Hing Kee Claypot Rice

Temple Street is synonymously known as Hong Kong's busiest night market. That said, we also did not have to delve much deeper into Temple Street to learn that besides the night market, this street is also very popular for its claypot rice and oyster omelet. In attempts to find the location of the popular claypot rice restaurant, Hing Kee, search results were as vague as you won't miss it on Temple Street, or you will know it when you see it on Temple Street. Like many local eateries in Hong Kong, Hing Kee's signage only bears Chinese characters which could be a little tricky for those who do not read the language. However, with faith that we wouldn't miss it since that was what everyone else said, we headed to Temple Street ready for some claypot rice and oyster omelet.

We had to stand in line waiting for a table on a Monday night, which in itself showed the popularity of Hing Kee. It does have several locations on Temple Street and while standing in line we saw an employee transporting claypot dishes on a trolley to the other nearby Hing Kee locations. The line moved along quickly and we were seated within 10 minutes. Anyone expecting a little bit of Hing Kee fanciness will be disappointed. This place is a hole-in-the wall with tables crammed together, Hong Kong-style, where people come to just for the claypot pilgrimage. The employees have a straightforward and no nonsense aura so as to be as quick and efficient as possible to get the orders put in and have the food served to the hungry customers.

The claypot rice was brought to the table, steaming hot, with the lid on the pot. The way to eat it is to take the bottle of black sauce, already on the table, and drizzle as much as you would like over the rice before stirring it up. You can put the lid over the rice again for a few more minutes but we decidedly dug right in after we stirred in the black sauce wth the rice.

The claypot rice with chicken meat and Chinese sausage was a pleaser. The chicken was soft and tender; the sausage flavorful. We also ordered the claypot rice with frog legs which was very delicious as well. Served with strips of ginger and scallions, it added a nice fragrance to the rice. Given that the rice was cooked in a claypot, the sides of the pot will have rice stuck to it. This part of crispy-and-slightly-burnt rice makes a nice bite and crunch if the meal did not already fill you up.
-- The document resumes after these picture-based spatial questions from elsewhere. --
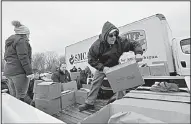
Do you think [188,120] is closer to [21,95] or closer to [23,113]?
[23,113]

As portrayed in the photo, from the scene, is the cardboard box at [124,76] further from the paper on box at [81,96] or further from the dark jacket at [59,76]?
the dark jacket at [59,76]

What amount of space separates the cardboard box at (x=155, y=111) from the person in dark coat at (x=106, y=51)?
1.13 metres

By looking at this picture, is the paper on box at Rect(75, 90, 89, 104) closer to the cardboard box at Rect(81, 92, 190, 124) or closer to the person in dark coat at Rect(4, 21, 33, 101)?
the person in dark coat at Rect(4, 21, 33, 101)

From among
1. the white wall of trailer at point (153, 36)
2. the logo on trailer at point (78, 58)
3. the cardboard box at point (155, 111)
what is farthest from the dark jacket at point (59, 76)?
the logo on trailer at point (78, 58)

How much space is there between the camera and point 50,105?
6.18 ft

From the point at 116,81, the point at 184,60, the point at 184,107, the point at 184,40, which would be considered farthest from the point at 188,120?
the point at 184,40

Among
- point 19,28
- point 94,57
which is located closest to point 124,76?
point 94,57

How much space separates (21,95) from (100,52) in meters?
1.31

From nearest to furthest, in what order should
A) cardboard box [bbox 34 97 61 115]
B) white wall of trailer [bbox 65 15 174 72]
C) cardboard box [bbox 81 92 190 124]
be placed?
cardboard box [bbox 81 92 190 124]
cardboard box [bbox 34 97 61 115]
white wall of trailer [bbox 65 15 174 72]

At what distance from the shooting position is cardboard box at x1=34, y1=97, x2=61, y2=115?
1.88 m

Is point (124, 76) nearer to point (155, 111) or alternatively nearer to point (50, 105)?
point (155, 111)

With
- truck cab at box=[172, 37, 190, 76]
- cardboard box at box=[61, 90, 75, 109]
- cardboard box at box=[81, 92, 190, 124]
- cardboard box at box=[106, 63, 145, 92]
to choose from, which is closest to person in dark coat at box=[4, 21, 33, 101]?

The oyster omelet was a tad bit greasy but fried to a perfect crisp. Hing Kee's housemade chilli sauce added a wonderful tangy touch to the omelet but even without the chilli sauce, I found the oyster omelet to be as great eaten on its own.

We were in an out of Hing Kee in less than an hour, with satisfied bellies. The Temple Street Night Market was a fantastic way for us to walk it all off.

Hing Kee
Temple Street
Yau Ma Tei, Kowloon
Hong Kong


  1. Terina, the winter is making me so want to have an eating trip in HK now! Alden

  2. HK is all about the food, so I say go for it!